# Kyocera Ceramic Coffee Mill



## liquidmonkey2000 (Oct 4, 2010)

I am thinking I may get myself one of these and return my Zass to shelf decoration duties. They get pretty good write-ups on other sites and it looks like they can do the business judging by the videos below.






Has anyone tried these for espresso? How do they compare to those made by Hario?


----------



## liquidmonkey2000 (Oct 4, 2010)

Or maybe I will just stick to my trusted Zass after reading this thread: http://www.home-barista.com/grinders/very-interesting-hario-skerton-kyocera-hand-grinder-sales-t14636.html


----------



## ChiarasDad (Mar 21, 2010)

I'm pretty happy with my Zassenhaus but am a little interested in the Porlex also, in case I find myself wishing for something smaller and more portable. I've read one favourable writeup, and I think I recall them being on display at Dose a few months ago along with the Skerton, with a little sign saying the Porlex was better but the Skerton was adqueate and cheaper.


----------



## liquidmonkey2000 (Oct 4, 2010)

From what I understand from reading various opinions is that the Skerton does not grind consistently enough for espresso. The Porlex looks very nice though and I think it is meant to be similar to the Kyocera in performance. However, I have also now read that none of the new grinders are as good as the good examples of old machines e.g the Zassenhaus, KyM and PeDe.


----------



## liquidmonkey2000 (Oct 4, 2010)

I just read a description on an eBay posting for the Kyocera it reads:


A good smell of Fresh ground does only by turning a handle.


It can be done very easily.


It is a recommendation of this item to enjoy smelling.


You can be graceful and enjoy luxurious time.


Rough can be adjusted according to the favorite.
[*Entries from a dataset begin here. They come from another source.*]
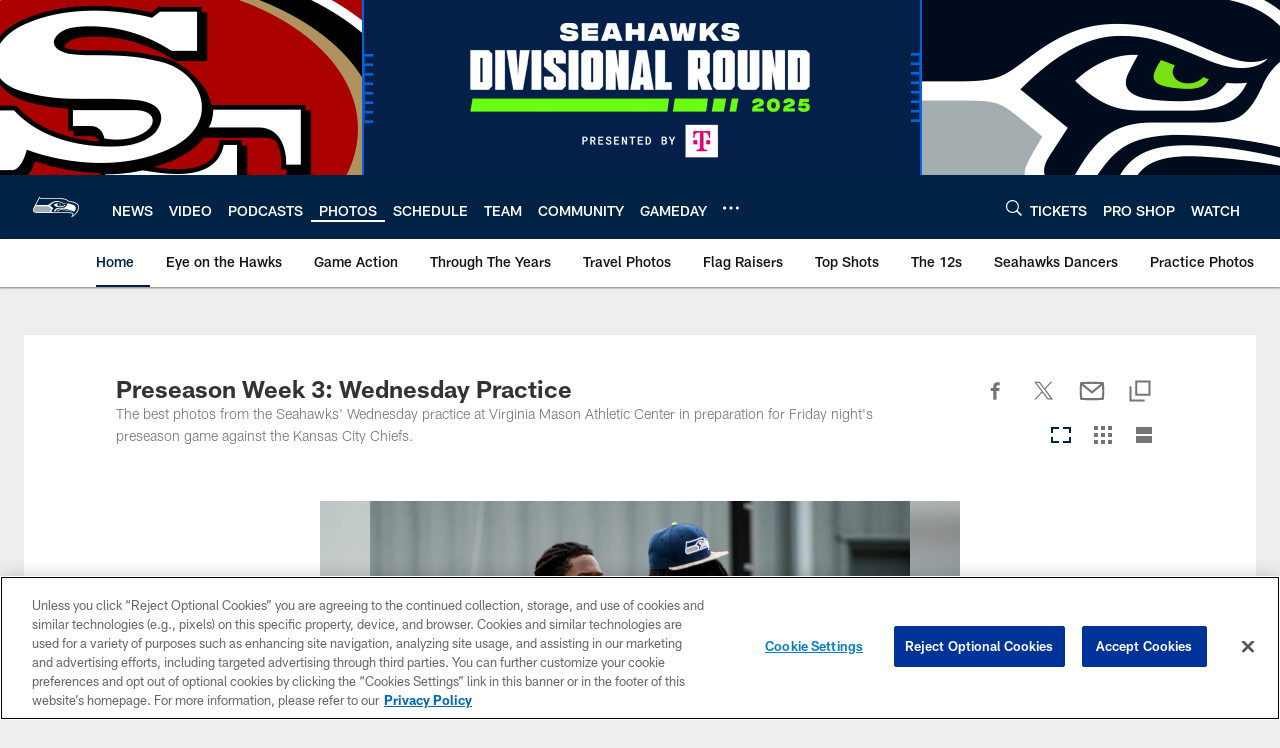

--- FILE ---
content_type: text/html; charset=utf-8
request_url: https://www.google.com/recaptcha/api2/aframe
body_size: 267
content:
<!DOCTYPE HTML><html><head><meta http-equiv="content-type" content="text/html; charset=UTF-8"></head><body><script nonce="uoKoE8Z4eEyQNEHayj6Q3w">/** Anti-fraud and anti-abuse applications only. See google.com/recaptcha */ try{var clients={'sodar':'https://pagead2.googlesyndication.com/pagead/sodar?'};window.addEventListener("message",function(a){try{if(a.source===window.parent){var b=JSON.parse(a.data);var c=clients[b['id']];if(c){var d=document.createElement('img');d.src=c+b['params']+'&rc='+(localStorage.getItem("rc::a")?sessionStorage.getItem("rc::b"):"");window.document.body.appendChild(d);sessionStorage.setItem("rc::e",parseInt(sessionStorage.getItem("rc::e")||0)+1);localStorage.setItem("rc::h",'1768728842519');}}}catch(b){}});window.parent.postMessage("_grecaptcha_ready", "*");}catch(b){}</script></body></html>

--- FILE ---
content_type: text/javascript; charset=utf-8
request_url: https://auth-id.seahawks.com/accounts.webSdkBootstrap?apiKey=3_N2Nfy3hs4Kj8hwqJBsYK7IoMCxfHq7nNyreS8AHADyPdJxFMfzqfy_B34MhUGV19&pageURL=https%3A%2F%2Fwww.seahawks.com%2Fphotos%2Fpreseason-week-3-wednesday-practice-191316&sdk=js_latest&sdkBuild=18435&format=json
body_size: 420
content:
{
  "callId": "019bd0743bc5748cbdeb8365908a1545",
  "errorCode": 0,
  "apiVersion": 2,
  "statusCode": 200,
  "statusReason": "OK",
  "time": "2026-01-18T09:33:57.072Z",
  "hasGmid": "ver4"
}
Who could resist such a sales pitch?


----------



## Glenn (Jun 14, 2008)

The Porlex is better than the Hario Skerton in my opinion

Better build quality and more consistent grind size

It is also thinner and more portable for travelling. No chance of breaking


----------



## ChiarasDad (Mar 21, 2010)

Your eBay description reminds me of an Ikea instruction sheet I worked from once:


It is advisable to being two people when assembling this bed


----------